Die Zahl der Patienten stieg ständig an, doch die Projektmittel im Landeshaushalt sind begrenzt - 2024 auf rund 465.000 Euro. „Der Anstieg ist auf einen gewachsenen Bekanntheitsgrad unseres Angebots zurückzuführen“, sagt Strähnz. Zum Start 2017 seien gerade mal 76 Krankenscheine für 40 Patienten abgerechnet worden.
Damals verfolgte das im Jahr zuvor vom Freistaat aufgelegte Angebot laut Sozialministerium vor allem das Ziel, Ausländern ohne gültigen Aufenthaltsstatus eine medizinische Versorgung zu ermöglichen. Auf dem Höhepunkt des Zustroms von Geflüchteten nach Deutschland mussten Betroffene in Thüringen ihre Ausweisung befürchten, sobald sie Gesundheitsleistungen in Anspruch nahmen.
„Schnell hat sich herausgestellt, dass nicht nur Geflüchtete Bedarf anmeldeten“, sagt die Sprecherin des Ministeriums, Silke Wiesenthal.

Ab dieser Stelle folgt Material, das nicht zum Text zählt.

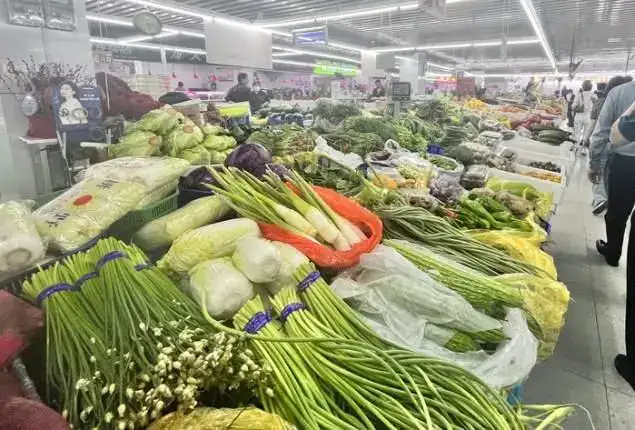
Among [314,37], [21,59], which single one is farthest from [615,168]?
[314,37]

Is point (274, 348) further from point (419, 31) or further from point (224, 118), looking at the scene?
point (419, 31)

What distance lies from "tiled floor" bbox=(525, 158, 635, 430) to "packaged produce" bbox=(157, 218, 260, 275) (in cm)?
203

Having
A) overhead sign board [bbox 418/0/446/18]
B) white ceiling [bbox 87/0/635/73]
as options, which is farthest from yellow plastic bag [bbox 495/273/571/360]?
white ceiling [bbox 87/0/635/73]

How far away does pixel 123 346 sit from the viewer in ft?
3.09

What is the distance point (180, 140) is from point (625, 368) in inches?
128

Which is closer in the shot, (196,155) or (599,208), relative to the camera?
(196,155)

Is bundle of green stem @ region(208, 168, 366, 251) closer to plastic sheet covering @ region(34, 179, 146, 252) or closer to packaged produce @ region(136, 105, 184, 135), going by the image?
plastic sheet covering @ region(34, 179, 146, 252)

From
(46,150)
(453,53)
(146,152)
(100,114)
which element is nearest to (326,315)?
(146,152)

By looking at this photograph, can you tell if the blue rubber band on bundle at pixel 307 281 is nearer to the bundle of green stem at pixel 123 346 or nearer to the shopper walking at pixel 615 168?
the bundle of green stem at pixel 123 346

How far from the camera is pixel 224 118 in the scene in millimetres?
4113

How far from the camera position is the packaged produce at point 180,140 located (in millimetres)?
2711

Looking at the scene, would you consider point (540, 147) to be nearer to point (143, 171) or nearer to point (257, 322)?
point (143, 171)

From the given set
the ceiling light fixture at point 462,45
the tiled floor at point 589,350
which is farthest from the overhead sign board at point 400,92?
the ceiling light fixture at point 462,45

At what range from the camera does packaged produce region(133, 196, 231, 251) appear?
1540 mm
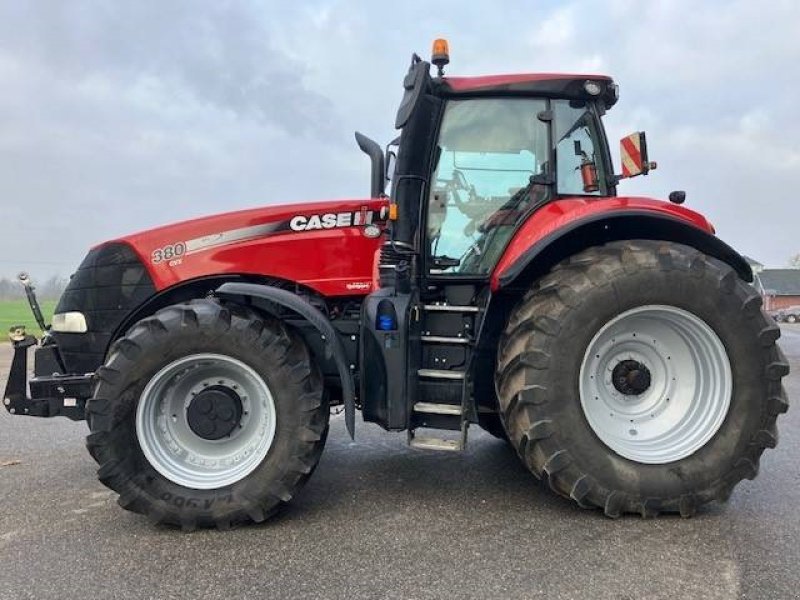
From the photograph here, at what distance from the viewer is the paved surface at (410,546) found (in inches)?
99.5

Soloselbstständige, Obdachlose, mental eingeschränkte Menschen oder Suchtkranke müssten hohe Hürden überwinden, um in die Krankenversicherung zurückzukehren.
Deshalb wird jedem Antragsteller parallel zur Klärung seiner medizinischen Probleme ein Clearingverfahren angeboten, um in die gesetzliche Krankenkasse zurückzukehren. 2023 konnte der Verein bei etwa einem Drittel der 80 Patienten, die das Clearing durchlaufen haben, die Krankenversicherung wieder herstellen oder einen anderen Kostenträger für die Behandlung finden, sagt Strähnz.

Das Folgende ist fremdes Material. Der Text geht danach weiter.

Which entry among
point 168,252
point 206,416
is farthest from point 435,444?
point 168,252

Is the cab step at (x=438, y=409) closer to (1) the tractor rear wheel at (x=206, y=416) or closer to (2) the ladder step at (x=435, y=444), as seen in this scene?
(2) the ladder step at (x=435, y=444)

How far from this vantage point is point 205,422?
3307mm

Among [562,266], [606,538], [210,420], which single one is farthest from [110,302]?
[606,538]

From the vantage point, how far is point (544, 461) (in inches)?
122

Auch Detlef nutzt den Anonymen Krankenschein. Er habe es aufgegeben, sich mit „der Kasse rumzustreiten“. Der Erfurter ist Rentner und lebt seit mehr als einem Jahr ohne festen Wohnsitz in der Landeshauptstadt. Jahrelang selbstständig, habe er die Beiträge für die private Krankenversicherung nicht mehr bezahlen können. Die Behandlung über den AKST stellt für ihn einen einfachen Weg dar, einen Arzt zu finden. Die Möglichkeit nutze er aber nur, wenn es wirklich sein müsse: „Ich will niemandem zur Last fallen.“
Thüringen ist Vorreiter bei der Ausgabe von anonymen Kranken- oder Behandlungsscheinen, aber nicht das einzige Bundesland, das in identischer oder leicht abgewandelter Form Hilfe anbietet. Unterstützung gibt es zum Beispiel auch durch Clearingstellen in Hamburg, Niedersachsen, Nordrhein-Westfalen, Sachsen, Sachsen-Anhalt und Berlin, die jedoch nur eine begrenzte Zahl von Behandlungen pro Jahr ermöglichen. In Sachsen, wo es diese Hilfe nur in Leipzig gibt, wurden 2023 rund 1.200 Behandlungen registriert.

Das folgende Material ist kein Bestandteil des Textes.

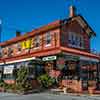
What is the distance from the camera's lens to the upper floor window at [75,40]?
32.7 metres

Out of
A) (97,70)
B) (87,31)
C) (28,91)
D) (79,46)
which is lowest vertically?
(28,91)

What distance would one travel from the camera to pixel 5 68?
32.3 metres

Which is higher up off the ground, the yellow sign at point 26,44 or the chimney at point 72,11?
the chimney at point 72,11

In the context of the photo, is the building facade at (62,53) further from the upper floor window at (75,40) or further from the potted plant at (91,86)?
the potted plant at (91,86)

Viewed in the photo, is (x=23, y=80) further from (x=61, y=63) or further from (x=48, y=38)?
(x=48, y=38)

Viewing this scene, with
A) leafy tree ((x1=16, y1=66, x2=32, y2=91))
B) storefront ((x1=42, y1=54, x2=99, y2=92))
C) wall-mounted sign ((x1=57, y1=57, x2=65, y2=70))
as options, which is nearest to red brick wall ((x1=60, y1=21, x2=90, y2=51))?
storefront ((x1=42, y1=54, x2=99, y2=92))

Daneben gibt es auch das Modell einer direkten Hilfe über ehrenamtlich organisierte Sprechstunden. Ob mit oder ohne Krankenschein: Der Bedarf an solchen Angeboten ist hoch. Laut Statistischem Bundesamt lebten 2019 zwar weniger als ein Prozent der Erwerbstätigen ohne Krankenversicherungsschutz. Hochgerechnet auf heutige Zahlen entspricht das aber rund 460.000 Personen.
Auch die Bundesarbeitsgemeinschaft Anonyme Behandlungsschein- und Clearingstellen für Menschen ohne Krankenversicherungsschutz geht von hunderttausenden Betroffenen in Deutschland aus. Zwar habe die amtierende Bundesregierung den Zugang zur Krankenversicherung für Menschen mit ungeklärtem Versicherungsstatus klären wollen. Doch bewegt habe sich seit 2021 nichts. Vorerst bleiben die Modelle für die Behandlung von Menschen ohne Gesundheitsversorgung dauerhafte Notlösungen.